Марго только махнула рукой.

– Наточка, ценность не в деньгах. Да и что, у меня, старухи, взять? Несколько бусин? Мои родители во время войны обменяли много драгоценностей на хлеб, потому и выжили.

Она запустила руку в пакет, вытащила колье и протянула мне.

– Возьми, дорогая.

Я, ошалев, помотала головой.

– Маргарита Филипповна, я не могу!

– Можешь, можешь, считай, это тебе память обо мне. Алеша, когда подарил мне эти бусы, сказал их надо все время греть человеческим теплом, а я уже давно не ношу.

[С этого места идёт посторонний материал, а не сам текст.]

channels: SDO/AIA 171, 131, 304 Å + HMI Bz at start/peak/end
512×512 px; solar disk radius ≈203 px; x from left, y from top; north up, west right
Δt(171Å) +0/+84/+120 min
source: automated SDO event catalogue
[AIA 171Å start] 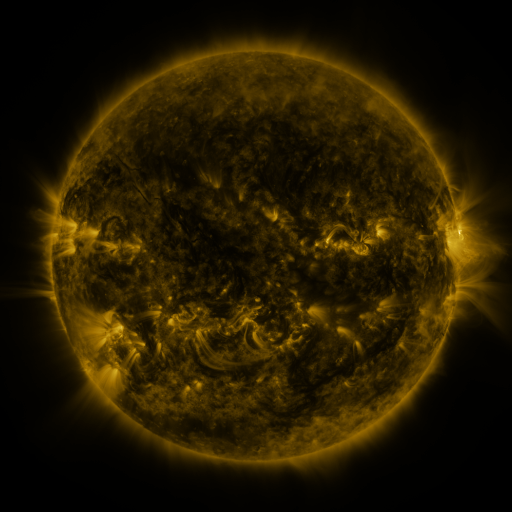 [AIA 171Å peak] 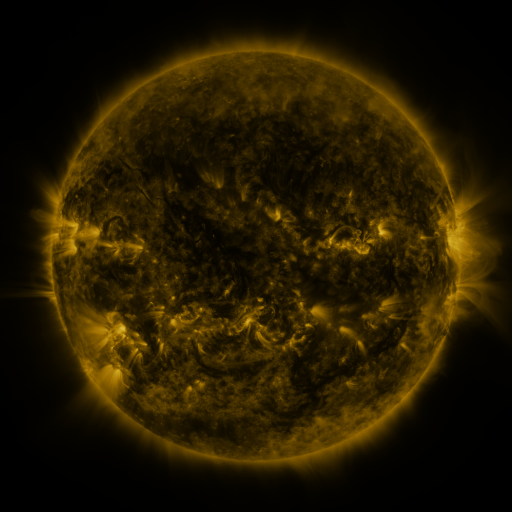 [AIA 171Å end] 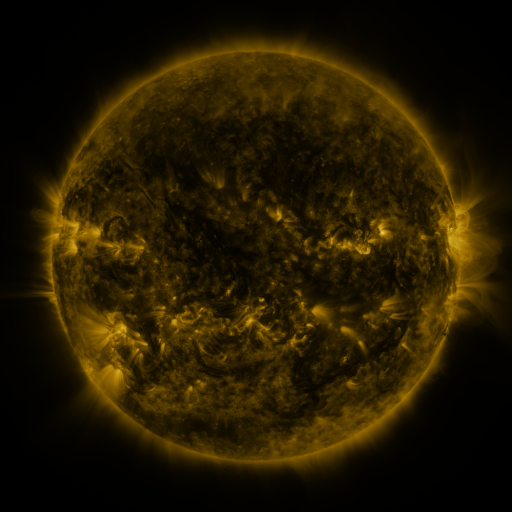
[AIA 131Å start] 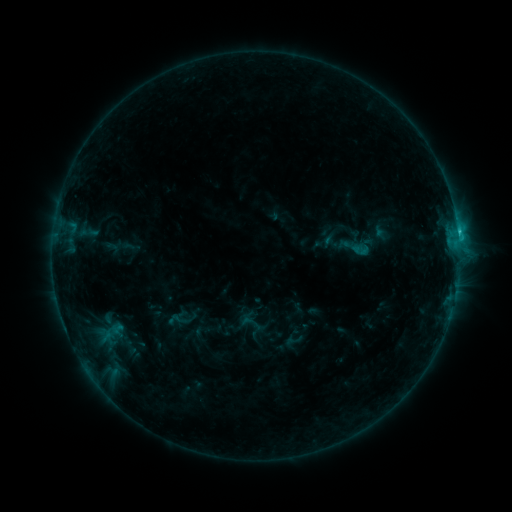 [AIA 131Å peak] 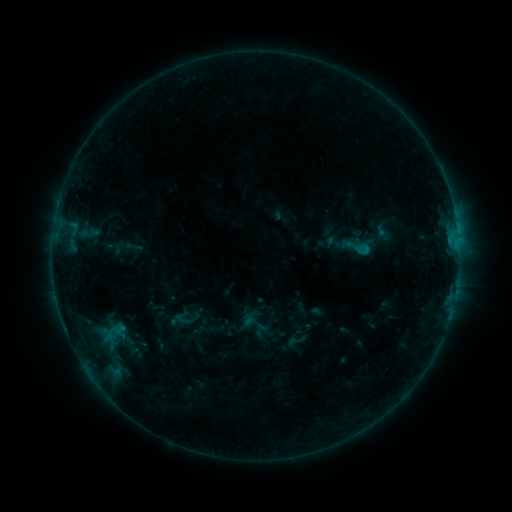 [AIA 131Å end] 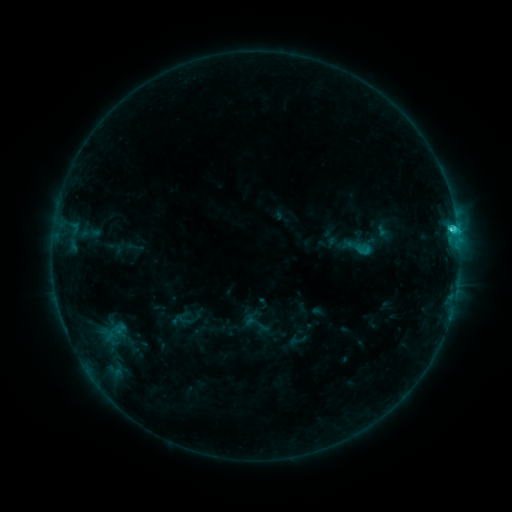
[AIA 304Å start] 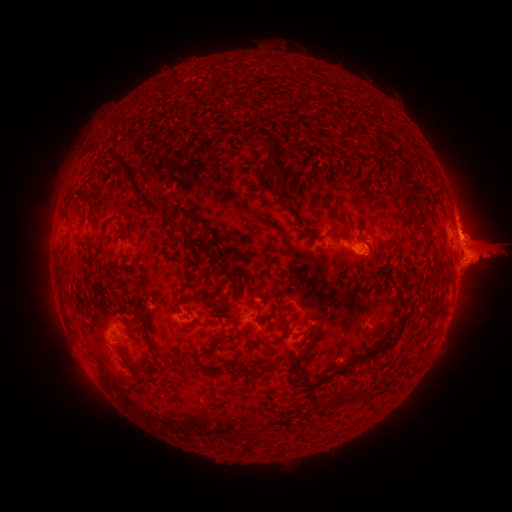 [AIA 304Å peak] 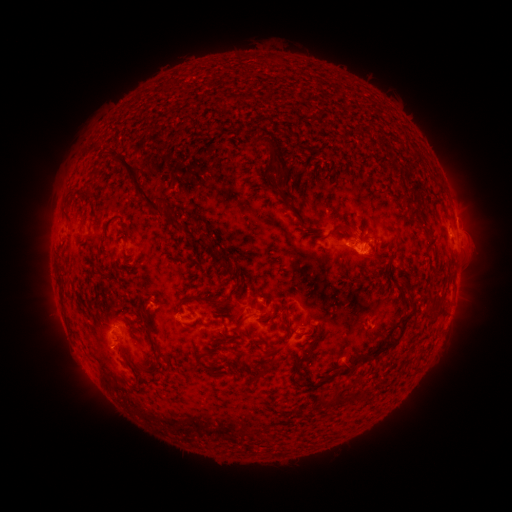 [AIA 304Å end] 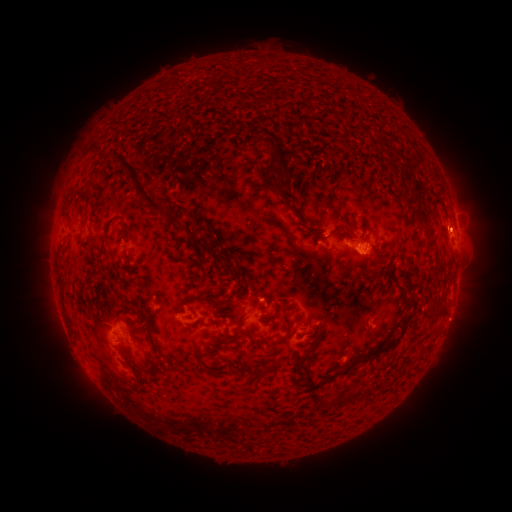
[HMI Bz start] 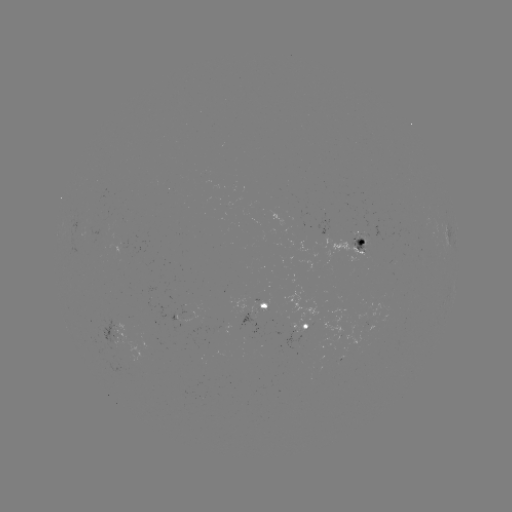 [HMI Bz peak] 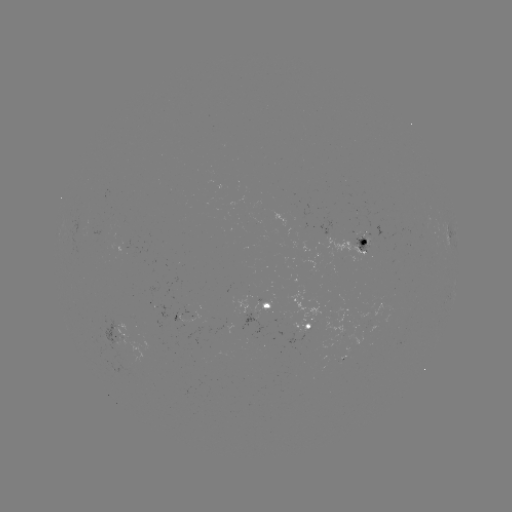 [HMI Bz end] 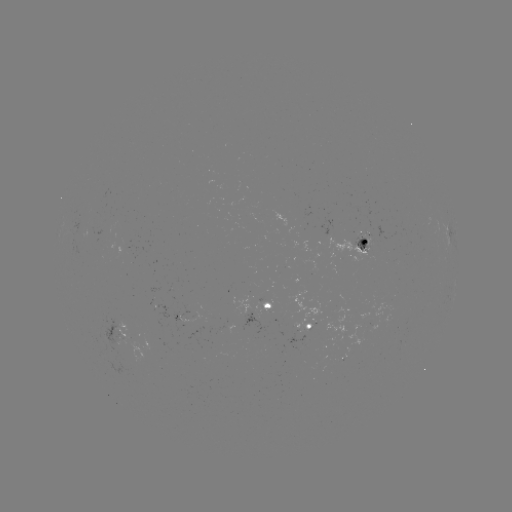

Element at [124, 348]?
emerging-flux region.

Возьми, прошу тебя!

Я взяла связку круглых жемчужин и мне показалось, что они стали теплее в моей руке.

– Спасибо! – я судорожно сглотнула.

– Носи на здоровье, – Марго улыбалась. – Колечко только оставлю, память об Алешеньке.

И так бы мы долго стояли, растроганные моментом, если бы Анна Григорьевна не напомнила, что пирог не будет ждать. Марго ойкнула и схватила свою кастрюльку.

Оставалось еще одно важное дело. Позвонив в приют для животных, я договорилась со специалистом, и вместе мы поймали бродяжку. Ветеринары взяли анализы и успокоили меня, что бешенства нет. За небольшой взнос она осталась жить в приюте. Кусачку отмыли, подлечили, и из грязной побирушки она превратилась в симпатичную лохматую дворняжку.

Через неделю Анне Григорьевне сняли повязку с руки. А еще через три недели и гипс. К этому же времени закончили восстанавливать Маргошин дом, подключили электричество, вставили окна. И даже двор убрали так, что почти ничего не напоминало об аварии.

Однажды раздался звонок домашнего телефона. Дима снял трубку.

– Маам! Тут звонят из приюта!

– Какого приюта? – я удивилась, а потом вспомнила, – Ааа! Из приюта! И что хотят?

– Сказали, что у нас родились щенки!